Wer sieht Frauen wie und wie sehen sie sich selbst? Und was hat das damit zu tun, wer wo herkommt?

Wer sieht Frauen wie und wie sehen sie sich selbst? Und was hat das damit zu tun, wer wo herkommt?

Illustration: Jessy Asmus

Eine Interviewserie zum Thema Integration – und dem Frauenbild von Flüchtlingen. Und von uns.

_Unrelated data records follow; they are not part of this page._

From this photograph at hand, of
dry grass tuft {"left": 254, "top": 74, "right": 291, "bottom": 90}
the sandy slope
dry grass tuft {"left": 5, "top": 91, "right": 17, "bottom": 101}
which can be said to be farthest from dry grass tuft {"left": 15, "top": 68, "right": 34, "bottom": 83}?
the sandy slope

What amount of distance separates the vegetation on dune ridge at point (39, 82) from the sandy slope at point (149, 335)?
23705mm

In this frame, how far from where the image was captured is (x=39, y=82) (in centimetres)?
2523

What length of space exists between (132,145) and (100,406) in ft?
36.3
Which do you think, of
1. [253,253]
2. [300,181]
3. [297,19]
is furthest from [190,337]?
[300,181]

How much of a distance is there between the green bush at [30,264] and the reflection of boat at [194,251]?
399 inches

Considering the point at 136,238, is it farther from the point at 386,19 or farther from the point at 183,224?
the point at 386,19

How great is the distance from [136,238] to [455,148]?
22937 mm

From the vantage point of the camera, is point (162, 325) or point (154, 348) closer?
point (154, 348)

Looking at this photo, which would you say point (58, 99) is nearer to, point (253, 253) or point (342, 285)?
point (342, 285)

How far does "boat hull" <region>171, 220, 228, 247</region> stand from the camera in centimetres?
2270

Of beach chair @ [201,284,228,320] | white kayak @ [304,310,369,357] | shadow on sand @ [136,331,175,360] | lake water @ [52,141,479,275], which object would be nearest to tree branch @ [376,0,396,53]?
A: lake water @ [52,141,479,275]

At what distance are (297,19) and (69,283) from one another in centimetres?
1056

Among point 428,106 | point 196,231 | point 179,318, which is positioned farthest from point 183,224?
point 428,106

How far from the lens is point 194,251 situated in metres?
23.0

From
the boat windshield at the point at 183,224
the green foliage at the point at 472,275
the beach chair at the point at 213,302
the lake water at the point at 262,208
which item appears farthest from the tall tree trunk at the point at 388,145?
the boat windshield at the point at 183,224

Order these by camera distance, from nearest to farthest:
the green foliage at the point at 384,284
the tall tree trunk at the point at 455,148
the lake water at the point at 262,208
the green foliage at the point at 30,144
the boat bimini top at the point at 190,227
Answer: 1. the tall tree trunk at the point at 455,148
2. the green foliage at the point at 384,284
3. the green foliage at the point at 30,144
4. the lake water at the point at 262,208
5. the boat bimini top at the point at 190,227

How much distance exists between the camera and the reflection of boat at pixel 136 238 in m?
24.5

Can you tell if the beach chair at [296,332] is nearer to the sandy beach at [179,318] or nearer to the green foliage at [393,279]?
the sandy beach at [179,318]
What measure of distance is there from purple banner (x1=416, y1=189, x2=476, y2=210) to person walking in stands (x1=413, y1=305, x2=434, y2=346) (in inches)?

Folge 5: Ein Gespräch mit Alice und Matar, einem deutsch-senegalesischen Paar 

Alice (Name geändert), 30, und Matar, 28, sind seit etwa einem Jahr ein Paar. Matar ist vor fast sechs Jahren aus dem Senegal geflohen, um sich eine bessere Zukunft zu ermöglichen. Im Senegal hat er mit seinem Vater alte Autoteile verkauft. Von dort ging er nach Spanien, wo er vier Jahre lebte. Seit einem Jahr und sieben Monaten ist er in Deutschland. Alice ist in Deutschland aufgewachsen, hat interkulturelle Kommunikation studiert und ist Bildungsreferentin. Das Gespräch mit den beiden ist der Abschluss dieser Interviewserie.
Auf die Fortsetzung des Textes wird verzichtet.